## begin Provided records

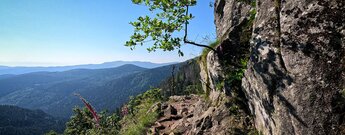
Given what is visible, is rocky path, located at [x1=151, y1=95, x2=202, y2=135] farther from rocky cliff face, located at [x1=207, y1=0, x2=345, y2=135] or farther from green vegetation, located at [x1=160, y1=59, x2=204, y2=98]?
rocky cliff face, located at [x1=207, y1=0, x2=345, y2=135]

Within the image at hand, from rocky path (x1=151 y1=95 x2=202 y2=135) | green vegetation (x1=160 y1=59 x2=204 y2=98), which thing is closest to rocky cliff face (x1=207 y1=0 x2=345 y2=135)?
rocky path (x1=151 y1=95 x2=202 y2=135)

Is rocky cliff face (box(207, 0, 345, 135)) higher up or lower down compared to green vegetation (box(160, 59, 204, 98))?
higher up

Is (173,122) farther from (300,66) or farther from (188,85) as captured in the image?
(188,85)

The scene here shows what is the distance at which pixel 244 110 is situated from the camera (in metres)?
12.5

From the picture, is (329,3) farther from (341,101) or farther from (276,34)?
(341,101)

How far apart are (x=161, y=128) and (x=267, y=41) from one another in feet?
30.5

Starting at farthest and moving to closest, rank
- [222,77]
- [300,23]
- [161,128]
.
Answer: [161,128], [222,77], [300,23]

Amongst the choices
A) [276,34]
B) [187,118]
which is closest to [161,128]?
[187,118]

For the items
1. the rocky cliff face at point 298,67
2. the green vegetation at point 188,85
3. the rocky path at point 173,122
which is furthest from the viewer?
the green vegetation at point 188,85

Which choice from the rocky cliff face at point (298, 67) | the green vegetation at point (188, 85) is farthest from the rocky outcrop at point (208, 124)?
the green vegetation at point (188, 85)

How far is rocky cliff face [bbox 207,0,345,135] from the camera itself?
773 cm

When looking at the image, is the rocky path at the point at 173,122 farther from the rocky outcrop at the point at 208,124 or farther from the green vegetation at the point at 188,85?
the green vegetation at the point at 188,85

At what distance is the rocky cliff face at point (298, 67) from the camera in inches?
304

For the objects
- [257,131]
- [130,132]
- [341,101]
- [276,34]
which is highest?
[276,34]
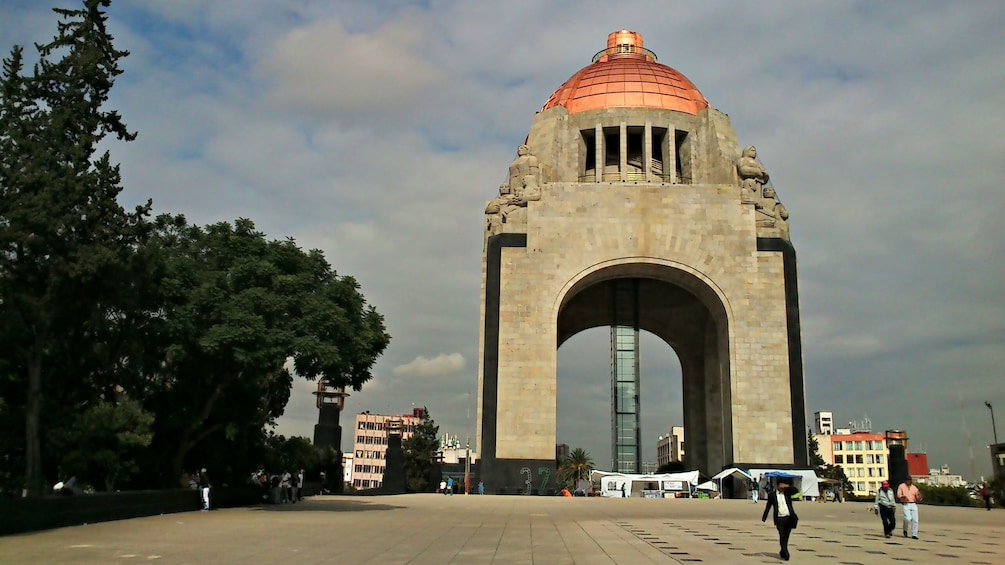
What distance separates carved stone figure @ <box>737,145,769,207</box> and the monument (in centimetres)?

## end Provided records

Using the material above, set down every line exactly, but skip the pictures.

Given what is visible, is rocky path, located at [x1=151, y1=95, x2=202, y2=135] farther from rocky cliff face, located at [x1=207, y1=0, x2=345, y2=135] or farther from green vegetation, located at [x1=160, y1=59, x2=204, y2=98]?
rocky cliff face, located at [x1=207, y1=0, x2=345, y2=135]

Within the image at hand, from rocky path (x1=151 y1=95 x2=202 y2=135) | green vegetation (x1=160 y1=59 x2=204 y2=98), which thing is closest to rocky cliff face (x1=207 y1=0 x2=345 y2=135)?
rocky path (x1=151 y1=95 x2=202 y2=135)

Is rocky cliff face (box(207, 0, 345, 135)) higher up or lower down compared to green vegetation (box(160, 59, 204, 98))?
higher up

Is (173,122) farther from (300,66) or farther from (188,85) as captured in the image?
(188,85)

The scene here shows what is the distance at which pixel 244 110 is situated from the camera (in metres)?
12.5

From the picture, is (329,3) farther from (341,101) or farther from (276,34)?
(341,101)

How far apart are (x=161, y=128) and (x=267, y=41) from one another in feet?
30.5

Starting at farthest and moving to closest, rank
- [222,77]
- [300,23]
- [161,128]
.
Answer: [161,128], [222,77], [300,23]

Amongst the choices
A) [276,34]
B) [187,118]
which is closest to [161,128]?
[187,118]

For the items
1. the rocky cliff face at point 298,67
2. the green vegetation at point 188,85
3. the rocky path at point 173,122
which is furthest from the viewer?
the green vegetation at point 188,85

Which choice from the rocky cliff face at point (298, 67) | the green vegetation at point (188, 85) is farthest from the rocky outcrop at point (208, 124)?
the green vegetation at point (188, 85)

How far is rocky cliff face [bbox 207,0,345,135] from the camera itself?
773 cm

When looking at the image, is the rocky path at the point at 173,122 farther from the rocky outcrop at the point at 208,124 or farther from the green vegetation at the point at 188,85?
the green vegetation at the point at 188,85

At what distance is the rocky cliff face at point (298, 67) from the camera in inches?
304

For the objects
- [257,131]
- [130,132]
- [341,101]
- [276,34]
which is highest?
[276,34]
What distance separates carved stone figure @ <box>737,145,769,207</box> and the monument (in centimetres)?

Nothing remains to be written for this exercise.